JCB was the first journal to adopt the RGB standard for reproduction of color images. To maximize the quality of color image reproduction, JCB declared in January 2004 that the online version of the journal is the “journal of record” and that images would be reproduced online using authors’ files in the same color scheme (red, green, blue) in which they are acquired by digital cameras and which is used to display them on a computer monitor.

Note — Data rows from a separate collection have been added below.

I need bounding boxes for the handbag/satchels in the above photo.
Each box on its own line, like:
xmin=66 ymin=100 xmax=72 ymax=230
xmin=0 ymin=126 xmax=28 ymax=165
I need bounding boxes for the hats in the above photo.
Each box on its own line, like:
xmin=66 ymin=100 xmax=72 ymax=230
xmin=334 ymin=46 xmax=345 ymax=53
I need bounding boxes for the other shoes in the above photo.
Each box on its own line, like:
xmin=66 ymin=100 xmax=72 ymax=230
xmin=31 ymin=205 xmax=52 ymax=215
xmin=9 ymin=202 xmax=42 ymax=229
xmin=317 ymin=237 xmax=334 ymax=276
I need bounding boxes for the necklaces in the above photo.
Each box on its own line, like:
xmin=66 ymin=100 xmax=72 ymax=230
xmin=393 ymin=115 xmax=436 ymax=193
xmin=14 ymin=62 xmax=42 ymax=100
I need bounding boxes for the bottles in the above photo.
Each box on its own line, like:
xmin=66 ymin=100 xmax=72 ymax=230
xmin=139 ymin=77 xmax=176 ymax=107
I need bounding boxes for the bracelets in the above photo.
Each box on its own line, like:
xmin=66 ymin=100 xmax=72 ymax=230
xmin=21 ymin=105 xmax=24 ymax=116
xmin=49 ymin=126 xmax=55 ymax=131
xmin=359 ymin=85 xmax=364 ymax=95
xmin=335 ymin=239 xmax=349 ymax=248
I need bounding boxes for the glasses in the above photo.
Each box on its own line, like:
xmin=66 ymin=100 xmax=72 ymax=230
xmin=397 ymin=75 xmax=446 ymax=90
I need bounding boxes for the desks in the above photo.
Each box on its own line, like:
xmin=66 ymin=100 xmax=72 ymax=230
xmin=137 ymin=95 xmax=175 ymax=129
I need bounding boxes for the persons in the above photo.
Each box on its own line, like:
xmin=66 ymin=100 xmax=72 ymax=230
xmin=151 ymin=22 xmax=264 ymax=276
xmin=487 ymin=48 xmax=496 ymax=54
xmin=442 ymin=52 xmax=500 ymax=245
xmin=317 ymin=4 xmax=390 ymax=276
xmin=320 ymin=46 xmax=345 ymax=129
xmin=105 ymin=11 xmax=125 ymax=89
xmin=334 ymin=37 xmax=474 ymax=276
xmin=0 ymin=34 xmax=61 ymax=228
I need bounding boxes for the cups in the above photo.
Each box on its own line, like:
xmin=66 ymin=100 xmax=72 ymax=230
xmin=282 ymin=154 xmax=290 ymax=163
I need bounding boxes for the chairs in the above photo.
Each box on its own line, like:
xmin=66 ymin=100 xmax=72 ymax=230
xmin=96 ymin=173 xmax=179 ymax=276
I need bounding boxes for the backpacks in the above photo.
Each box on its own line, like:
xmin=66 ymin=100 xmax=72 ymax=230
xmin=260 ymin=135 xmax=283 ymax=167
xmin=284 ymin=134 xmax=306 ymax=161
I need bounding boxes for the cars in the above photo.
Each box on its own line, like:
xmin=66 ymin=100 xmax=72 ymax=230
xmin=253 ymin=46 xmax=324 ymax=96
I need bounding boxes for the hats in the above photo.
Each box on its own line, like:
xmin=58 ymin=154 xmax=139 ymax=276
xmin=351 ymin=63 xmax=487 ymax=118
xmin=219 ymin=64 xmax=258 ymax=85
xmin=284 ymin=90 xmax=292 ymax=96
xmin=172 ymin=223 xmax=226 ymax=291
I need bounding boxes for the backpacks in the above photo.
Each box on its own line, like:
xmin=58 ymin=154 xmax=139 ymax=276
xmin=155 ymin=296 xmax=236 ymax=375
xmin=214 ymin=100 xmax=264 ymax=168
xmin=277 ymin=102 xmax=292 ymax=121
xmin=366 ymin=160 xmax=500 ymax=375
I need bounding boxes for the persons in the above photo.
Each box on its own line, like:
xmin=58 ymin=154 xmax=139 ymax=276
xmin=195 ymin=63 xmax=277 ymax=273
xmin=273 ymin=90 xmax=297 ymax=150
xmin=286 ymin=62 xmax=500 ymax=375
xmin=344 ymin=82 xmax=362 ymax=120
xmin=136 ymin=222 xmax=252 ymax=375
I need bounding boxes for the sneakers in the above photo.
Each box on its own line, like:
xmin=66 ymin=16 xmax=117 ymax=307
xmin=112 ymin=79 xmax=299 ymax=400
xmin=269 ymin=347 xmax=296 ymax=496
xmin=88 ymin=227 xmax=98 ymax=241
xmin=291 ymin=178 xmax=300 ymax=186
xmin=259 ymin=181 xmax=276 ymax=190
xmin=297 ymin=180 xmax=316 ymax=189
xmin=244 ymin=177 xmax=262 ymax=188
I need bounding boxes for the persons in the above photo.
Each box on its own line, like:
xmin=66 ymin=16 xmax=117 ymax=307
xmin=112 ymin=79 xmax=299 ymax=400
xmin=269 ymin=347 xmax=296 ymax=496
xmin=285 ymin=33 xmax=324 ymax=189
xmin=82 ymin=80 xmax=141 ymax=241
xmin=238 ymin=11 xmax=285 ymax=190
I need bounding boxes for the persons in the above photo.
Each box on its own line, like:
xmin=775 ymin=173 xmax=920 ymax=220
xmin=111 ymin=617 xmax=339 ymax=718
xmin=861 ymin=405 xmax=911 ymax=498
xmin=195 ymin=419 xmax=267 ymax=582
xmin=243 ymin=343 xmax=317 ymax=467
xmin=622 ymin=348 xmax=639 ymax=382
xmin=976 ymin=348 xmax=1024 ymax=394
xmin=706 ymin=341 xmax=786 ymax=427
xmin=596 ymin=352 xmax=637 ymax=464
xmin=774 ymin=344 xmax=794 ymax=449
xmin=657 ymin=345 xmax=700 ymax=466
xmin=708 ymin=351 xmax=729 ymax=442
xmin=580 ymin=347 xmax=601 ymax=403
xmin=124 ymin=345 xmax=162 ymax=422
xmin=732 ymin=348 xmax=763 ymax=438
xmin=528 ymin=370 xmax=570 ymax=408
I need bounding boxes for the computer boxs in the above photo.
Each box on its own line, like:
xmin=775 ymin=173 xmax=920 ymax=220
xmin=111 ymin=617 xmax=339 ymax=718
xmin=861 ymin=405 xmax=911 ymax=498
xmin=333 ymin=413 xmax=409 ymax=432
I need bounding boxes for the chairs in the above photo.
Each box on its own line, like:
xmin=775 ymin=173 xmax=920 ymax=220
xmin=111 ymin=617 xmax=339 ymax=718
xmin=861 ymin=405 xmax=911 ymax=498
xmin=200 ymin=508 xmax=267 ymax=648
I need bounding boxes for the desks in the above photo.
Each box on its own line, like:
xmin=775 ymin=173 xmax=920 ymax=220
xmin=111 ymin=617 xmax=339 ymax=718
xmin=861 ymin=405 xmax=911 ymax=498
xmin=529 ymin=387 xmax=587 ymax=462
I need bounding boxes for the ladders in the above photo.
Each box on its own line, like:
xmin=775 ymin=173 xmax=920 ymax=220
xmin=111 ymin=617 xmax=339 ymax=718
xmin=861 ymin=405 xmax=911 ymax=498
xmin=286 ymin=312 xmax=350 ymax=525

Previously, authors were asked to convert their RGB files to the CMYK color scheme necessary for printing on paper, which results in a substantial loss of image luster. Those CMYK files were then converted back to RGB by the publisher to post online, resulting in a second round of alteration to the original colors. The advent of the RGB workflow allowed colors to be displayed in the online publication exactly as they appeared in the authors’ original files.

The JCB DataViewer

JCB launched the JCB DataViewer in 2008 as the first browser-based application for viewing original, multi-dimensional image data (https://doi.org/10.1083/JCB.200811132). This application was built in conjunction with Glencoe Software using a data management engine based on the OMERO software developed by the Open Microscopy Environment. This application allowed JCB authors to present multidimensional image data as they were acquired, giving them the opportunity to share data that were not possible to share previously. The DataViewer was decommissioned in 2018 as the journal evolved to an all-encompassing archive policy towards original source data and as new data repositories that go beyond archiving data and allow investigators to make new connections between datasets, potentially driving discovery, emerged. JCB authors are encouraged to make available all datasets included in the manuscript from the date of online publication either in a publicly available database or as supplemental materials hosted on the journal website. We recommend that our authors store and share their data in appropriate publicly available databases based on data type and/or community standard. The archived datasets previously hosted on the JCB DataViewer are freely accessible on a dedicated BioStudies page, a repository maintained by EMBL-EBI, or on the Image Data Resource repository. 

Community Support

Alan Hall and Norton B. Gilula Awards

To support the next generation of researchers, JCB began providing the Alan Hall and Norton B. Gilula Awards that allow undergraduates, graduate, and early-career postdocs to attend Cell Bio, an annual meeting of the American Society for Cell Biology (ASCB) and the European Molecular Biology Organization (EMBO). Established in 2017, the awards honor the memories of the two JCB editors in chief. The Alan Hall Award is open to outstanding graduate students, and first year postdocs whose work is being presented at Cell Bio and was performed while a PhD or MD/PhD student, and who excelled in their research as trainees. The Norton B. Gilula Award is open to outstanding graduate or undergraduate students who excelled in their research as trainees. Details of the program and a list of award winners are available here.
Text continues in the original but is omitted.